U.S. affordable chain retailer “99 Cents Only” declared bankruptcy in April, shutting down all its stores spread across four states. On Wednesday, May 29th, Dollar Tree announced that it had acquired the lease for 170 former “99 Cents Only” stores and would begin reopening these stores starting in the fall, selling its own products under its own brand.
“99 Cents Only” used to operate 371 stores in Arizona, California, Nevada, and Texas. According to CNN, while these two stores have significant differences, Dollar Tree’s announcement on Wednesday marked a sign of consolidation in the retail industry.
Founded in California by Dave Gold in 1982, “99 Cents Only” operated for over 40 years in the four states as a regional chain store selling groceries. On the other hand, Dollar Tree is a nationwide company primarily opening stores in suburbs, offering non-essential daily goods such as party supplies and household items.
Dollar Tree was once the last one-dollar chain store selling all products at $1 but then raised its prices to $1.25 or more in 2021. The company also owns “Family Dollar,” mainly located in urban areas.

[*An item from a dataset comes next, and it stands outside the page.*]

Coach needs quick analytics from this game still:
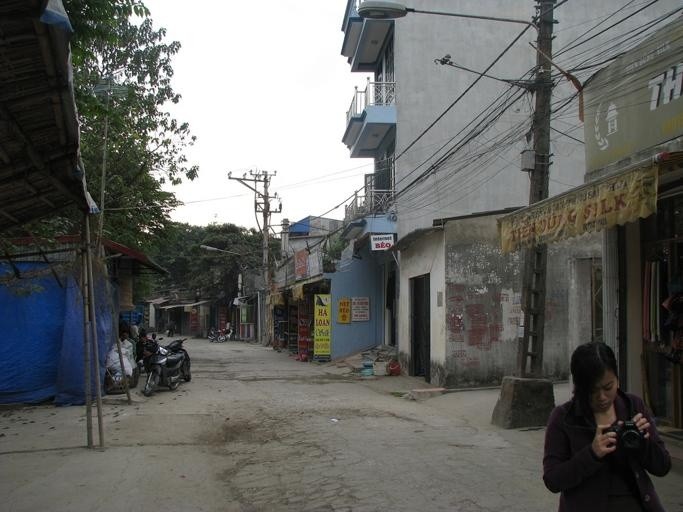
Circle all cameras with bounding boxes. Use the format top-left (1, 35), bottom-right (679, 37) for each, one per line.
top-left (603, 420), bottom-right (643, 455)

In recent years, the performance of “Family Dollar” has been inferior to Dollar Tree and other discount chain stores, leading to the closure of 975 stores.
Acquiring the lease rights of the bankrupt “99 Cents Only” provides Dollar Tree with a more cost-effective way to grow than opening new stores and helps this Virginia-based chain store expand its influence on the West Coast.
“The management believes that these locations have good fundamentals and relatively scarce supply, so they exploited the weaknesses of their competitors,” wrote Evercore IRI analyst Michael Montani in a report to clients on Wednesday.
One challenge that Dollar Tree may face is the size of the “99 Cents Only” stores, with an average area of about 20,000 square feet, more than double the typical size of a one-dollar store chain.